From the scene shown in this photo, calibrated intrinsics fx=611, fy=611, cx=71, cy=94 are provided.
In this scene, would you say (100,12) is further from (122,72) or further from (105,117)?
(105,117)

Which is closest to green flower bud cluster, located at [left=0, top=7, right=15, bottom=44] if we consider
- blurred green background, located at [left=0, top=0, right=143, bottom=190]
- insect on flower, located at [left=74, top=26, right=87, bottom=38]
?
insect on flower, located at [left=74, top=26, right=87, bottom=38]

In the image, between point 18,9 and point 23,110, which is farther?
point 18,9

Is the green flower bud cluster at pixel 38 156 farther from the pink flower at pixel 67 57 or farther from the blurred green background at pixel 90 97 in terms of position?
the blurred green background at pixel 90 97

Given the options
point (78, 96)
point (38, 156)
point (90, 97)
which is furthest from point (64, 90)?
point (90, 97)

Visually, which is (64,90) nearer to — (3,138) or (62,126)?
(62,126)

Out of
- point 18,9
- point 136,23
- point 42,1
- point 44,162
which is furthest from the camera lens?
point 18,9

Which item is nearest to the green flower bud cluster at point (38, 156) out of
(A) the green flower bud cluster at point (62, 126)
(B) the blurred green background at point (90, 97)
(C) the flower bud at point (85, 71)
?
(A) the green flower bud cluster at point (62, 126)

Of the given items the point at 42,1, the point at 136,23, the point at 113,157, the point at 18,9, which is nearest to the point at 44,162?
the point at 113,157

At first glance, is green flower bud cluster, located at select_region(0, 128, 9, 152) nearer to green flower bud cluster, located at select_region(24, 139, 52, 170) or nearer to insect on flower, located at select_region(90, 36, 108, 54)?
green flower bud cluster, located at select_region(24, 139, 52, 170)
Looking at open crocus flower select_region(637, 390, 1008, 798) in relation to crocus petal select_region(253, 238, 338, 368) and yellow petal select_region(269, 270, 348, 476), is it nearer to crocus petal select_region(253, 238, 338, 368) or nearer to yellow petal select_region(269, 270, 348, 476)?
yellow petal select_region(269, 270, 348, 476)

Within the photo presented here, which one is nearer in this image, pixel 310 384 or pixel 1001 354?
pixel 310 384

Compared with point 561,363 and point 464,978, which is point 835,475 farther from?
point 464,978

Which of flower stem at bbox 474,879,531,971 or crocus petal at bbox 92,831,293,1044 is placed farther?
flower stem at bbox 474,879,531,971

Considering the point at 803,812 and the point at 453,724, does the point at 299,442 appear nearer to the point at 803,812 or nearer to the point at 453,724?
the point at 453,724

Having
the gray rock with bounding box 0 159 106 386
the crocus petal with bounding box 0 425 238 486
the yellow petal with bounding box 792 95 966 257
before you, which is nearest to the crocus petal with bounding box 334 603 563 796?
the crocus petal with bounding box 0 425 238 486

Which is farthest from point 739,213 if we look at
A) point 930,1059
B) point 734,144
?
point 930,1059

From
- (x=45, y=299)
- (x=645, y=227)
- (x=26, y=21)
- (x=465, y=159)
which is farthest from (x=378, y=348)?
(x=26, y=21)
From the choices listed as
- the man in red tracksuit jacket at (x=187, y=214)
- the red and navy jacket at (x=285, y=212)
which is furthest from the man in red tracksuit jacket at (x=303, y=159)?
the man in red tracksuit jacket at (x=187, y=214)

##############################

OBJECTIVE
Please recast all the rows above as a numbered list, leaving out the blank lines.

TASK RESULT
1. From the scene shown in this photo, calibrated intrinsics fx=611, fy=611, cx=71, cy=94 are provided.
2. In this scene, would you say (100,12) is further from (122,72) or further from (105,117)?
3. (105,117)
4. Which is closest to green flower bud cluster, located at [left=0, top=7, right=15, bottom=44] if we consider
5. - blurred green background, located at [left=0, top=0, right=143, bottom=190]
6. - insect on flower, located at [left=74, top=26, right=87, bottom=38]
7. ?
8. insect on flower, located at [left=74, top=26, right=87, bottom=38]
9. In the image, between point 18,9 and point 23,110, which is farther?
10. point 18,9
11. Is the green flower bud cluster at pixel 38 156 farther from the pink flower at pixel 67 57 or farther from the blurred green background at pixel 90 97 in terms of position?
12. the blurred green background at pixel 90 97
13. Given the options
14. point (78, 96)
15. point (38, 156)
16. point (90, 97)
17. which is furthest from point (64, 90)?
18. point (90, 97)
19. Visually, which is (64,90) nearer to — (3,138) or (62,126)?
20. (62,126)
21. Out of
22. - point 18,9
23. - point 136,23
24. - point 42,1
25. - point 44,162
26. which is furthest from the camera lens?
27. point 18,9
28. Which item is nearest to the green flower bud cluster at point (38, 156) out of
29. (A) the green flower bud cluster at point (62, 126)
30. (B) the blurred green background at point (90, 97)
31. (C) the flower bud at point (85, 71)
32. ?
33. (A) the green flower bud cluster at point (62, 126)
34. Of the given items the point at 42,1, the point at 136,23, the point at 113,157, the point at 18,9, which is nearest to the point at 44,162?
35. the point at 113,157
36. At first glance, is green flower bud cluster, located at select_region(0, 128, 9, 152) nearer to green flower bud cluster, located at select_region(24, 139, 52, 170) or nearer to insect on flower, located at select_region(90, 36, 108, 54)?
37. green flower bud cluster, located at select_region(24, 139, 52, 170)
38. Looking at open crocus flower select_region(637, 390, 1008, 798) in relation to crocus petal select_region(253, 238, 338, 368) and yellow petal select_region(269, 270, 348, 476), is it nearer to crocus petal select_region(253, 238, 338, 368) or nearer to yellow petal select_region(269, 270, 348, 476)?
39. yellow petal select_region(269, 270, 348, 476)
40. Within the photo presented here, which one is nearer in this image, pixel 310 384 or pixel 1001 354?
41. pixel 310 384
42. Compared with point 561,363 and point 464,978, which is point 835,475 farther from?
43. point 464,978
44. Which of flower stem at bbox 474,879,531,971 or crocus petal at bbox 92,831,293,1044 is placed farther?
45. flower stem at bbox 474,879,531,971
46. Considering the point at 803,812 and the point at 453,724, does the point at 299,442 appear nearer to the point at 803,812 or nearer to the point at 453,724?
47. the point at 453,724
48. Having
49. the gray rock with bounding box 0 159 106 386
50. the crocus petal with bounding box 0 425 238 486
51. the yellow petal with bounding box 792 95 966 257
52. before you, which is nearest to the crocus petal with bounding box 334 603 563 796?
53. the crocus petal with bounding box 0 425 238 486
54. Which is farthest from point 739,213 if we look at
55. A) point 930,1059
56. B) point 734,144
57. ?
58. point 930,1059
59. From
60. - (x=45, y=299)
61. - (x=645, y=227)
62. - (x=26, y=21)
63. - (x=465, y=159)
64. which is farthest from (x=378, y=348)?
65. (x=26, y=21)
66. From the choices listed as
67. - the man in red tracksuit jacket at (x=187, y=214)
68. - the red and navy jacket at (x=285, y=212)
69. which is furthest from the man in red tracksuit jacket at (x=303, y=159)?
70. the man in red tracksuit jacket at (x=187, y=214)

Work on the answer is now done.